▶ [What is required] Render the material again word for word, skipping the pictures in it.
# # # # #
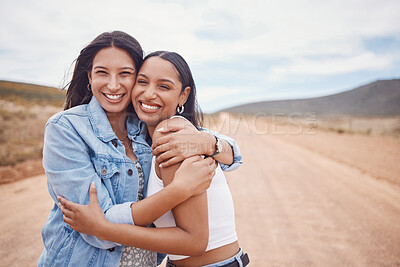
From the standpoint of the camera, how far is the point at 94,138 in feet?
5.95

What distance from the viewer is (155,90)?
2.05 m

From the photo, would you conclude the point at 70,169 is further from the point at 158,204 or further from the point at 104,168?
the point at 158,204

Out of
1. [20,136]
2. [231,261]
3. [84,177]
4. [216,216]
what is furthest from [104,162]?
[20,136]

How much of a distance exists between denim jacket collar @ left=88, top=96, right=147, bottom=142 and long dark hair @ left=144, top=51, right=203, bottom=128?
1.56ft

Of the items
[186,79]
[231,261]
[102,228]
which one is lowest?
[231,261]

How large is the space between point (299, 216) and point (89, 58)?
4.40 m

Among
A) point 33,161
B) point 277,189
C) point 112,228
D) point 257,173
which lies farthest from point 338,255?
point 33,161

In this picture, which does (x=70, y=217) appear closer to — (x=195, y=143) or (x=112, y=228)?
(x=112, y=228)

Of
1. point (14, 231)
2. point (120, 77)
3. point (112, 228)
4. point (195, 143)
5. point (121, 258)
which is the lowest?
point (14, 231)

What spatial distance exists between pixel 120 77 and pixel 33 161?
25.6ft

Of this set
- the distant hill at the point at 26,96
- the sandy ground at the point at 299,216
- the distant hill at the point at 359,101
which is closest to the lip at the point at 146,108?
the sandy ground at the point at 299,216

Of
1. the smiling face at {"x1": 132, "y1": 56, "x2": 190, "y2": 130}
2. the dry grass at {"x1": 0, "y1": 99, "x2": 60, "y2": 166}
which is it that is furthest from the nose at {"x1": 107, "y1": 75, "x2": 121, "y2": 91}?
the dry grass at {"x1": 0, "y1": 99, "x2": 60, "y2": 166}

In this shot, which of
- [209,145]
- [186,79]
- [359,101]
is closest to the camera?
[209,145]

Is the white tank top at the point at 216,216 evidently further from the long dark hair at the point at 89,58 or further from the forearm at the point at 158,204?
the long dark hair at the point at 89,58
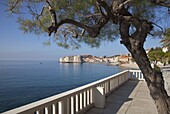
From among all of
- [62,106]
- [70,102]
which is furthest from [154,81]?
[70,102]

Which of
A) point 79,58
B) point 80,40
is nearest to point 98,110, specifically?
point 80,40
# # # # #
▶ [Problem solution]
From the standpoint of the camera, how far is the point at 94,138 in feet?
5.95

What distance from the viewer is (155,90)?
2.05 m

From the photo, would you conclude the point at 70,169 is further from the point at 158,204 or further from the point at 104,168?
the point at 158,204

Out of
1. [20,136]
2. [231,261]
3. [84,177]
4. [216,216]
what is furthest from [104,162]?
[20,136]

How much of a distance exists between denim jacket collar @ left=88, top=96, right=147, bottom=142 and long dark hair @ left=144, top=51, right=203, bottom=128?
1.56ft

Of the items
[186,79]
[231,261]
[102,228]
which one is lowest?
[231,261]

How large is the space between point (299, 216) and point (89, 58)?
4.40 m

Among
A) point 33,161
B) point 277,189
C) point 112,228
D) point 257,173
which lies farthest from point 338,255?
point 33,161

In this picture, which does (x=70, y=217) appear closer to — (x=195, y=143) or (x=112, y=228)?
(x=112, y=228)

Of
1. point (14, 231)
2. point (120, 77)
3. point (112, 228)
4. point (195, 143)
5. point (121, 258)
which is the lowest?
point (14, 231)

What spatial distance exists between pixel 120 77 and pixel 33 161?
25.6ft

Of this set
- the distant hill at the point at 26,96
- the sandy ground at the point at 299,216
- the distant hill at the point at 359,101
which is closest to the lip at the point at 146,108?
the sandy ground at the point at 299,216

Of
1. the smiling face at {"x1": 132, "y1": 56, "x2": 190, "y2": 130}
2. the dry grass at {"x1": 0, "y1": 99, "x2": 60, "y2": 166}
which is it that is furthest from the nose at {"x1": 107, "y1": 75, "x2": 121, "y2": 91}?
the dry grass at {"x1": 0, "y1": 99, "x2": 60, "y2": 166}

In this shot, which of
- [209,145]
- [186,79]
- [359,101]
is closest to the camera?
[209,145]

Is the white tank top at the point at 216,216 evidently further from the long dark hair at the point at 89,58 or further from the forearm at the point at 158,204?
the long dark hair at the point at 89,58
From among all of
- [62,106]
- [70,102]
which is furthest from [154,81]?
[70,102]

Which of
A) point 79,58
B) point 80,40
is nearest to point 98,110, specifically?
point 80,40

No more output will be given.